7. When my AME and I, after further testing and treatment, gather all the required documents attesting to my being fit to fly an airplane, then the FAA will sit on the application for months on end, even though it states I am employed as a pilot and am therefore dependent on my piloting skills for an income.

8. Our system of requiring medical certificates for pilots has made an entire group of professionals afraid of going to the doctor, any doctor. Given that many ailments can be successfully treated if caught early, I find our system no less than criminal.

Name withheld by request

Local Knowledge

I have learned much over the years as a regular reader of Aviation Safety. I wanted to share some local knowledge: April’s Accident Probe (“Crossed Up”), exploring the April 19, 2013, Cessna 210 accident at Williamsburg, Va., neglected one point that is known to local fliers but perhaps left out of the NTSB report.

With the strong and gusty wind reported on the day of the event, terrain might have played a role. In the area of the downwind-to-final turn for Runway 13, where the accident occurred, there is a significant, steep-sided hill generating a good bit of short-lived downdrafts. This common area of turbulence may add to the stall potential during the slow, steep, cross-controlled turn you described.

This hill likely is too small to warrant notation on a IFR chart but large enough to give many a pilot a surprise sink rate on a windy day from the south. Additionally, Runway 13 is a downhill runway giving a misleading appearance during visual patterns.

In addition to the tailwind effect you explored very well, I believe another point to be learned from this accident is that when planning a landing in challenging weather at a smaller airport, local knowledge is valuable.

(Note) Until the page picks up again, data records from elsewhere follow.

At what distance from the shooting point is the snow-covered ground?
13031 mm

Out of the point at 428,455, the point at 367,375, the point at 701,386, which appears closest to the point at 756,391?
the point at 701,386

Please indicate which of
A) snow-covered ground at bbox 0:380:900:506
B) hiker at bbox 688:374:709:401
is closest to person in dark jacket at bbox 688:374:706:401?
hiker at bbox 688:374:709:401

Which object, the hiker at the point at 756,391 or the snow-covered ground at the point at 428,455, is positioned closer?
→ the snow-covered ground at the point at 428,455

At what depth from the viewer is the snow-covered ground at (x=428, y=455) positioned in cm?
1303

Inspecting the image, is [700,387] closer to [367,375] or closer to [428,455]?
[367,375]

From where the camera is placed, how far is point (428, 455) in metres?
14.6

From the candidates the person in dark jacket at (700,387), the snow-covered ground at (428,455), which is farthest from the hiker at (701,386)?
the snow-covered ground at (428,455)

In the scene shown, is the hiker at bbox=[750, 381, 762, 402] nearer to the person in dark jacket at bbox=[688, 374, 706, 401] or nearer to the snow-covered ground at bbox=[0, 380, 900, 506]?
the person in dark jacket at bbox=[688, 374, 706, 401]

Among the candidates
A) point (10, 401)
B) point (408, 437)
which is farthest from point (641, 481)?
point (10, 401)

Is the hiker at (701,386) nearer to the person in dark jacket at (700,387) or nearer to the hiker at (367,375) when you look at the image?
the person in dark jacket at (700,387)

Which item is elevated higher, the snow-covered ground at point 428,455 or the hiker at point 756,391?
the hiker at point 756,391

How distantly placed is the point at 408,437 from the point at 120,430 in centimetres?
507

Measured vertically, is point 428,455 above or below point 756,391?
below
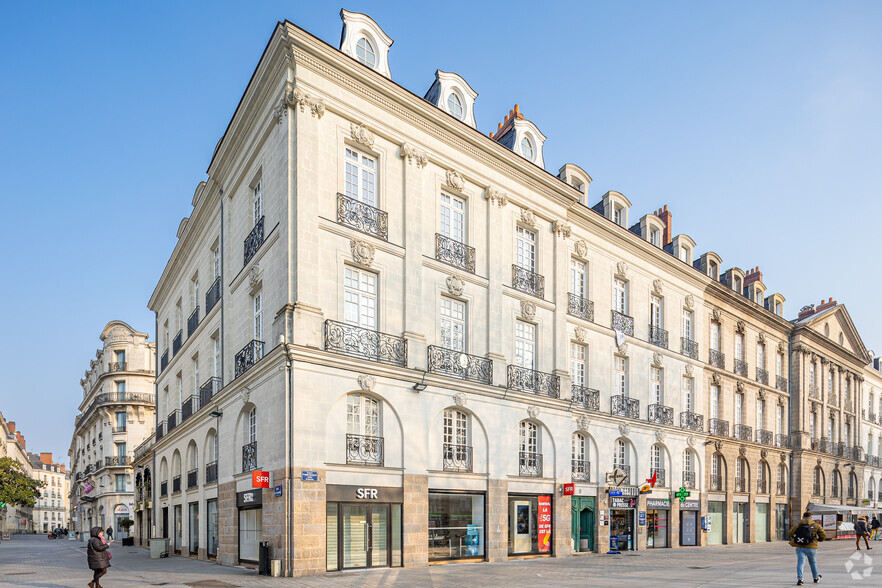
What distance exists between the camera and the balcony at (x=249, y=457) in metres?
19.3

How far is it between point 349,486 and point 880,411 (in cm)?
5343

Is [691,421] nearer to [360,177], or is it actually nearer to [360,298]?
[360,298]

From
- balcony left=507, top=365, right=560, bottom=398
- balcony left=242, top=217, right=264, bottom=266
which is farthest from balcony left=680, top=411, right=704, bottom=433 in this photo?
balcony left=242, top=217, right=264, bottom=266

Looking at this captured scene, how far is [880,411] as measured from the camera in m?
56.2

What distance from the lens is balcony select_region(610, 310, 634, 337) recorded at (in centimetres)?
2880

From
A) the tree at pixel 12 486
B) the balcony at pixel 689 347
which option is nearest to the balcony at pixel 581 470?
the balcony at pixel 689 347

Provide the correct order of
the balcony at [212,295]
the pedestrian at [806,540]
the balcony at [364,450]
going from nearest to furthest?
the pedestrian at [806,540]
the balcony at [364,450]
the balcony at [212,295]

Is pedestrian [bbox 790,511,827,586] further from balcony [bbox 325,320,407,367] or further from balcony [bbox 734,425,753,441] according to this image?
balcony [bbox 734,425,753,441]

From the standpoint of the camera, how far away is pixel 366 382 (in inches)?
733

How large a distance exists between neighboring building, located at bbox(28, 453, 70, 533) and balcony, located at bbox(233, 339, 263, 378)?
142369 millimetres

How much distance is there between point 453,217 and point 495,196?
185 cm

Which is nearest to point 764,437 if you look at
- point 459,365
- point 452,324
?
point 459,365

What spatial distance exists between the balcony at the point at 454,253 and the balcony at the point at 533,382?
3.69 metres

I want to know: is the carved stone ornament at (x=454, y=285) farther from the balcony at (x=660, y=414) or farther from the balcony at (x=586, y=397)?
the balcony at (x=660, y=414)
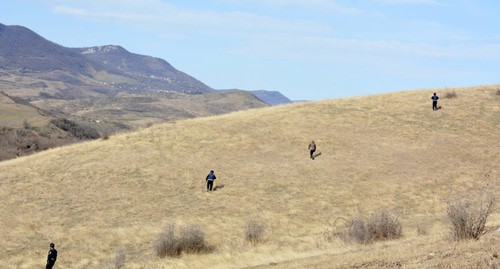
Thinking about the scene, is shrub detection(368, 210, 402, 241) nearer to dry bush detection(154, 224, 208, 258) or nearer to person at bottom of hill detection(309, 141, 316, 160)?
dry bush detection(154, 224, 208, 258)

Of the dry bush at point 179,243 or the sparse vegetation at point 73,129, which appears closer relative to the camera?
the dry bush at point 179,243

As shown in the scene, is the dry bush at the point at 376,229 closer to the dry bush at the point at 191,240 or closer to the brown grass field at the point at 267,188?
the brown grass field at the point at 267,188

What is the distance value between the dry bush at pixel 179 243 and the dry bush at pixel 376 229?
23.5 feet

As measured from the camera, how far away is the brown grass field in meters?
25.6

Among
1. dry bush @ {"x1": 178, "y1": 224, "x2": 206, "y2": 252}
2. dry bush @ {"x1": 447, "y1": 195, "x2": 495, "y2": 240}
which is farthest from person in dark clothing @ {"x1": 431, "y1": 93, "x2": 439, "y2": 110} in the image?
dry bush @ {"x1": 447, "y1": 195, "x2": 495, "y2": 240}

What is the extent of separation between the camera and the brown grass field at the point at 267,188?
25625mm

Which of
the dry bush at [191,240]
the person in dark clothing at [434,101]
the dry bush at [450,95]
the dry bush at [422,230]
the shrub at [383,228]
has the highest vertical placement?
the dry bush at [450,95]

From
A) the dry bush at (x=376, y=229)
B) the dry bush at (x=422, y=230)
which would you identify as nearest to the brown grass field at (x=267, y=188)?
the dry bush at (x=422, y=230)

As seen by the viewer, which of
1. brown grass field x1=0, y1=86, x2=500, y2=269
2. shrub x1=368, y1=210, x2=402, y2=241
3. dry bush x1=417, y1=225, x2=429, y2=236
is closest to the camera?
brown grass field x1=0, y1=86, x2=500, y2=269

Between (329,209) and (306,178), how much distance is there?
523 centimetres

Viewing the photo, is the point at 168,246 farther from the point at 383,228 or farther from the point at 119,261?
the point at 383,228

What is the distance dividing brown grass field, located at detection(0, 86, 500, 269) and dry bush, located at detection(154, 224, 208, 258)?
0.46m

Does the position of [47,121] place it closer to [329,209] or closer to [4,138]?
[4,138]

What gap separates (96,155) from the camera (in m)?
44.4
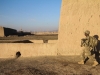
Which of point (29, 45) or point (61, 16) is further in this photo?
point (29, 45)

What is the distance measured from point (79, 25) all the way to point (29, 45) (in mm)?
2590

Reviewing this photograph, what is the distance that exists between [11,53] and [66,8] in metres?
3.46

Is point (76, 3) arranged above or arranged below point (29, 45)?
above

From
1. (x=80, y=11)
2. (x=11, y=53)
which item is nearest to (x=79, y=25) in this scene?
(x=80, y=11)

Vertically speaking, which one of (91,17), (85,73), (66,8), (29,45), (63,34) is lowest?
(85,73)

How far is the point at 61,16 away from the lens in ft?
22.2

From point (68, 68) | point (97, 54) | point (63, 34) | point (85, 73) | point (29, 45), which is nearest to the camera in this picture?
point (85, 73)

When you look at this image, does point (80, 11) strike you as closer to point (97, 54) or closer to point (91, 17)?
point (91, 17)

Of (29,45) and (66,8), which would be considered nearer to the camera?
(66,8)

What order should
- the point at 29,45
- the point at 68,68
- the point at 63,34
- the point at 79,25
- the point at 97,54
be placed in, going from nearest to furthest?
the point at 68,68
the point at 97,54
the point at 79,25
the point at 63,34
the point at 29,45

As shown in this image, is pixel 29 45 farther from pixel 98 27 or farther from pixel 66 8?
pixel 98 27

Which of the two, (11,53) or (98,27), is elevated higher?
(98,27)

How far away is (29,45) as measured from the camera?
744cm

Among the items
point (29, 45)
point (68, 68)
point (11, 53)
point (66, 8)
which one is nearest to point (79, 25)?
point (66, 8)
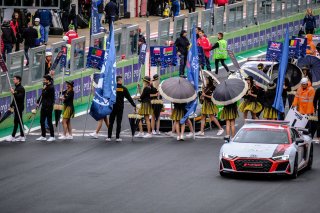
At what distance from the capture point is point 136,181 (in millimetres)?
27422

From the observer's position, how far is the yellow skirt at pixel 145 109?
34781mm

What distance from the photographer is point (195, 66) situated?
35.8 meters

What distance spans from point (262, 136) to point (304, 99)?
5.55 m

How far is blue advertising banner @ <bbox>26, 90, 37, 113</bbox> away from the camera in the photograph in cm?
3822

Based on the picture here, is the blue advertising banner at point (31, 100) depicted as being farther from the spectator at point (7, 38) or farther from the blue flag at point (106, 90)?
the spectator at point (7, 38)

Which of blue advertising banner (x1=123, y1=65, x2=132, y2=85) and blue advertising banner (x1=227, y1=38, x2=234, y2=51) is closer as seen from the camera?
blue advertising banner (x1=123, y1=65, x2=132, y2=85)

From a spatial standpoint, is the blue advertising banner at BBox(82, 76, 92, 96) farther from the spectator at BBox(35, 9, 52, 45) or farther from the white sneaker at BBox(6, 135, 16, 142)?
the white sneaker at BBox(6, 135, 16, 142)

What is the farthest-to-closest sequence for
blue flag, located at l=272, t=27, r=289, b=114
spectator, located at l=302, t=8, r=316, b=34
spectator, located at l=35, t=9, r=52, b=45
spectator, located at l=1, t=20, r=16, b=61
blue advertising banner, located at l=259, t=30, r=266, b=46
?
blue advertising banner, located at l=259, t=30, r=266, b=46
spectator, located at l=302, t=8, r=316, b=34
spectator, located at l=35, t=9, r=52, b=45
spectator, located at l=1, t=20, r=16, b=61
blue flag, located at l=272, t=27, r=289, b=114

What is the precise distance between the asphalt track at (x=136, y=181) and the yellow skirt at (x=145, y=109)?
796 mm

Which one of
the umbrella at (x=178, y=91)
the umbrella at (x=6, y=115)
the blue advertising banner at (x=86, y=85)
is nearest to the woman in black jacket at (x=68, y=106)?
the umbrella at (x=6, y=115)

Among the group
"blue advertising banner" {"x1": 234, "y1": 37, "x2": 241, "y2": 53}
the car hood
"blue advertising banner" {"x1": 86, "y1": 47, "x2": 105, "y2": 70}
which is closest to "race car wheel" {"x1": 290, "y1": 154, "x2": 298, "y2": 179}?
the car hood

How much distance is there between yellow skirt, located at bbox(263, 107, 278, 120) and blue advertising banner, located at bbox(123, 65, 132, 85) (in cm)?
1111

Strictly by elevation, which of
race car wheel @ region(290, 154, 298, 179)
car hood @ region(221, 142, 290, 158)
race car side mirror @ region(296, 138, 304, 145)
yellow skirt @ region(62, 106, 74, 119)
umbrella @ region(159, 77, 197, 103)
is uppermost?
umbrella @ region(159, 77, 197, 103)

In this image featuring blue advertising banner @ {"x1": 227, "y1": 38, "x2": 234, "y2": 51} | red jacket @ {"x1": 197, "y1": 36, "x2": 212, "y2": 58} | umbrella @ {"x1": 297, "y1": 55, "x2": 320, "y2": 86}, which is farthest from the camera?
blue advertising banner @ {"x1": 227, "y1": 38, "x2": 234, "y2": 51}
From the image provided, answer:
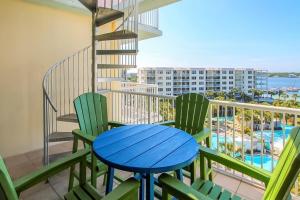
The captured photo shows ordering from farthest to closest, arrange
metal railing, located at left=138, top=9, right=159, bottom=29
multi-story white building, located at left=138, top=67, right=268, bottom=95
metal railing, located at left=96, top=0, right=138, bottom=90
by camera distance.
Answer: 1. multi-story white building, located at left=138, top=67, right=268, bottom=95
2. metal railing, located at left=138, top=9, right=159, bottom=29
3. metal railing, located at left=96, top=0, right=138, bottom=90

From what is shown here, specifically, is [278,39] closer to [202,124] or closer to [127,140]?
[202,124]

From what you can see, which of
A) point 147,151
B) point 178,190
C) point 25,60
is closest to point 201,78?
point 25,60

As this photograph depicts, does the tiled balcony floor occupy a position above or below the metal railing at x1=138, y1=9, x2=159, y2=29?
below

Even very experienced pilots should consider calling the destination’s FBO or a local CFI to discuss any special concerns to consider. I certainly know landing at KJGG on a windy day is a very different proposition than at the many other nearby airports without obstructions near the field.

Thanks!

Paul Werbin
Via email

Soft Spot?

My reaction to April’s Learning Experience (“Soft Spot”) probably isn’t the one desired by the author. Rather than seeing his planning entry into the storm in consultation with ATC as prudent, many of his actions raise serious red flags for me. The pilot apparently had his wife with him to visit the in-laws, and his plan to traverse the storm system scared him “witless.” The actual trip through the storm was “bad, bumpy and rainy,” bad enough to flex the stout Hershey-bar wing on the rented Piper.

I don’t plan on following this example on any of my trips, especially those with a passenger. I also don’t foresee ever needing to get somewhere so urgently that risking the lives of those on board was justified with such an ill-advised course of action. The in-laws, after all, can wait, and I am sure they would be happy to if they knew the situation in which their son-in-law was putting their daughter.

The lesson for me is that I know I would have landed the plane somewhere safe and waited out the storm.